Second year students from BA (Hons) Spatial Design, Calvin Lok, Chin Chin Lam and Aitor Fernandez Hidalgo, took part in the Digital (Dis)connections event at the Royal Academy on Saturday 24 October.
This event, linked to the RA’s current Ai Wei Wei exhibition, was an evening of talks, performances and installations that aimed to challenge our contemporary use of the internet, and imagined future applications of digital technologies.
Calvin explains: “‘I(WE) AM(ARE) ANONYMOUS’, is an interactive video installation that seeks to reveal the duality and complexity of being anonymous. The installation invited users to anonymously create content which was visually broadcast in the exhibition space. The installation is made up of two parts, creation and propagation.

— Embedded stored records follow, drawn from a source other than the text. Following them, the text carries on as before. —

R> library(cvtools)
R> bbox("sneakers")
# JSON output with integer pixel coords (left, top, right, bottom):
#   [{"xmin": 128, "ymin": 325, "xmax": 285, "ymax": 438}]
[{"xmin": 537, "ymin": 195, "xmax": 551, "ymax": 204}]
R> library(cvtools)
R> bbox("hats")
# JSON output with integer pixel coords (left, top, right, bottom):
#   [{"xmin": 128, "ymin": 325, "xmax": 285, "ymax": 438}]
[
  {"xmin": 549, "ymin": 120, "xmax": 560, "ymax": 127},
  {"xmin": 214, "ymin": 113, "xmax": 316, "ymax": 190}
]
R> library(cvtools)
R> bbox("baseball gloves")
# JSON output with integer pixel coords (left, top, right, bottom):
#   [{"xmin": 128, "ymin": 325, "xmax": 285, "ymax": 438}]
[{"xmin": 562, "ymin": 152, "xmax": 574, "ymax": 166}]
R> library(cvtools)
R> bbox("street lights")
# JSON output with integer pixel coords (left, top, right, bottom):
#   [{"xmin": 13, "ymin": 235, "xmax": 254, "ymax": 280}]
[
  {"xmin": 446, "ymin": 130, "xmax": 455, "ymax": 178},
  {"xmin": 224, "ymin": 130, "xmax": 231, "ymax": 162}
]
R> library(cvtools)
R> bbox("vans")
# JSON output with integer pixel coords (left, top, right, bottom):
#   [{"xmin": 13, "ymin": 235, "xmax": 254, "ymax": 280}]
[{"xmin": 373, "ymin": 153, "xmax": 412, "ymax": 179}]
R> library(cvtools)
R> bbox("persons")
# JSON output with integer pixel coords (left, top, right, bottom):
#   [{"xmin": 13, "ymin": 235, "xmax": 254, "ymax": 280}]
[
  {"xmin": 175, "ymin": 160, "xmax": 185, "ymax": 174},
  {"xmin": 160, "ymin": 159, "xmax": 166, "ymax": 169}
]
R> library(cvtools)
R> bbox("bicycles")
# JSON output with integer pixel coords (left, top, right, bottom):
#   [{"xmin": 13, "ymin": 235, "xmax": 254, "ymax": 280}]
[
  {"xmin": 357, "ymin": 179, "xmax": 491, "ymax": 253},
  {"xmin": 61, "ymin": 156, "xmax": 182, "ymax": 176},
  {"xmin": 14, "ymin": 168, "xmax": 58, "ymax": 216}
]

“The creation component is an ‘anonymous zone’ where users can create content under the guise of anonymity. Within the anonymous zone, the participant can see outside, but the onlookers will not be able to know who the participant is. This represents the power of anonymity.
“In the anonymous zone, the user was filmed, but their face was not shown. This emphasizes the idea of hiding in plain sight through anonymity and the freedom it affords.
“The propagation component broadcasts the activities from the anonymous zone on the wall opposite the creation component. However, instead of the face of the anonymous participant appearing, the faces of onlookers were reflected, representing the idea that an individual becomes the collective through anonymity – both trivializing and empowering their existence.
“Additionally, as the content will not be filtered, it will reflect the presence or absence of social responsibility and morality once ‘I (we) am (are) anonymous’.
“Process-wise, we started by establishing an idea based on the exhibition brief. After bouncing it back and forth between the three of us, we finally decided on one which we really liked and then proceeded to build on it. We came up with the initial idea of representing an anonymous state more tangibly, but it was important to us that it was still visually impressive.
“When it came to construction, we worked long hours every Monday and Wednesday over the whole of October. Despite having planned the project four months prior to the event, our space was only confirmed a month before, so this prevented us from moving forward. But with Aitor’s experience in the 3D workshop, construction moved quickly and the resultant booth was constructed in slightly over a week.
“I then refined the software and made it fit our installation while Chin Chin worked on the visual communication of the booth. The last hurdle we had was storage and transport. As it was a large structure we had to store it in school and then transport it to the RA. Making the structure flat-pack was a really smart decision on our part as transport was so much more manageable this way.
“Lastly, we had to set up for the actual event at the RA. This was more of a challenge than an actual problem as the RA staff were very helpful. We set up the installation in about 3 hours and then proceeded to test it for another 1 hour. Once we were satisfied with the outcome, we packed up, took a break and waited for the event to start.”